On the evening of May 29, 1997, Buckley’s band flew to Memphis intending to join him in his studio there to work on the newly written material. That same evening, Buckley went swimming in Wolf River Harbor,[108] a slack water channel of the Mississippi River, while wearing boots and all of his clothing, and singing the chorus of the song “Whole Lotta Love” by Led Zeppelin.[109] Buckley had gone swimming there several times before.[110] A roadie in Buckley’s band, Keith Foti, remained on shore. After moving a radio and guitar out of reach of the wake from a passing tugboat, Foti looked up to see that Buckley had vanished.
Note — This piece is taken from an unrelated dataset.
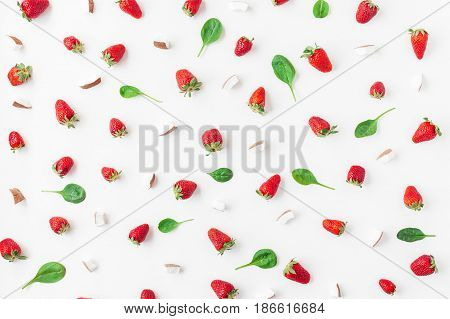 Fresh strawberry and coconut on white background. Fruit pattern. Summer concept. Flat lay top view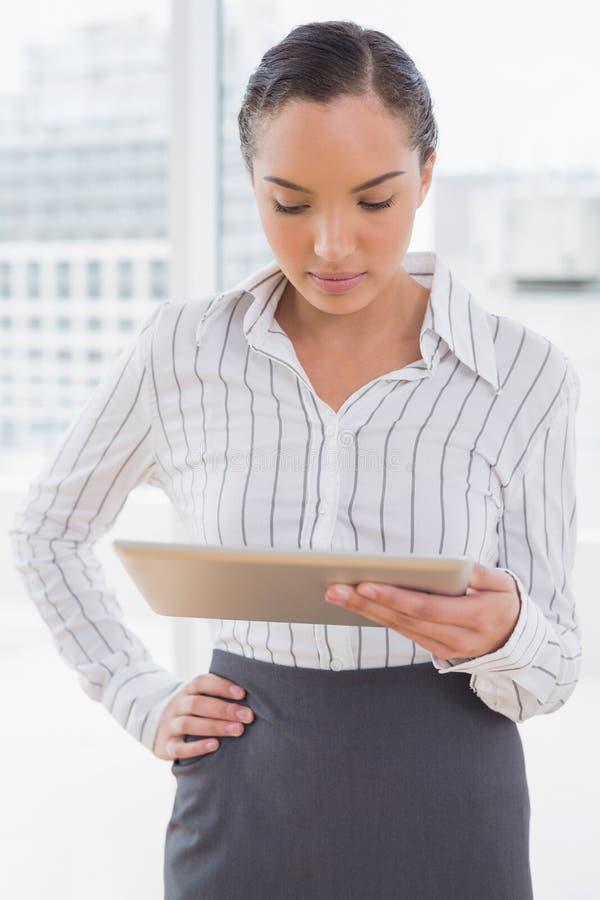 Skoncentrowany bizneswoman używa jej pastylka komputer osobistego fotografia stock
Despite a determined rescue effort that night, Buckley remained missing. On June 4, two locals spotted his body in the Wolf River near a riverboat, and he was brought to land.
Buckley’s autopsy showed no signs of drugs or alcohol in his system and the death was ruled as an accidental drowning.
An ardent enthusiast for a myriad of musical forms, Jeff Buckley was an early champion among young American musicians for the work of Nusrat Fateh Ali Khan, the world’s foremost Qawwali (the music of the Sufis) singer. Buckley conducted an extensive interview with Nusrat in Interview magazine (January 1996) and wrote the liner notes Nusrat’s The Supreme Collection album, released on Mercator/Caroline records in August 1997. On May 9, 2000, Columbia Records released Jeff Buckley-Mystery White Boy, an album of live performances, and Jeff Buckley-Live In Chicago, a full-length concert (available on DVD or VHS) recorded live at The Cabaret Metro in Chicago on May 13, 1995, in the midst of Jeff’s “Mystery White Boy” tour.
As stated, following the release of Grace on August 23, 1994, Jeff and his group spent much of 1994-1996 performing around the world on the Unknown, Mystery White Boy, and Hard Luck tours. The May 2000 release of Jeff Buckley – Mystery White Boy brought together, for the first time, some of the high points of those shows. Produced by Michael Tighe (guitarist for Jeff’s band throughout their international touring and the recording of Grace) and Mary Guibert (Jeff’s mother) and Jeff Buckley-Mystery White Boy provides an evocative cross-section of Jeff’s repertoire: previously-unreleased Buckley compositions, electrifying live interpretations of songs from Grace, and obscure and marvelous cover choices. The recordings heard on Jeff Buckley-Mystery White Boy have been hand-picked from scores of concert tapes by Mary Guibert and the members of Jeff’s band who played such a large role in helping Jeff realize his musical vision.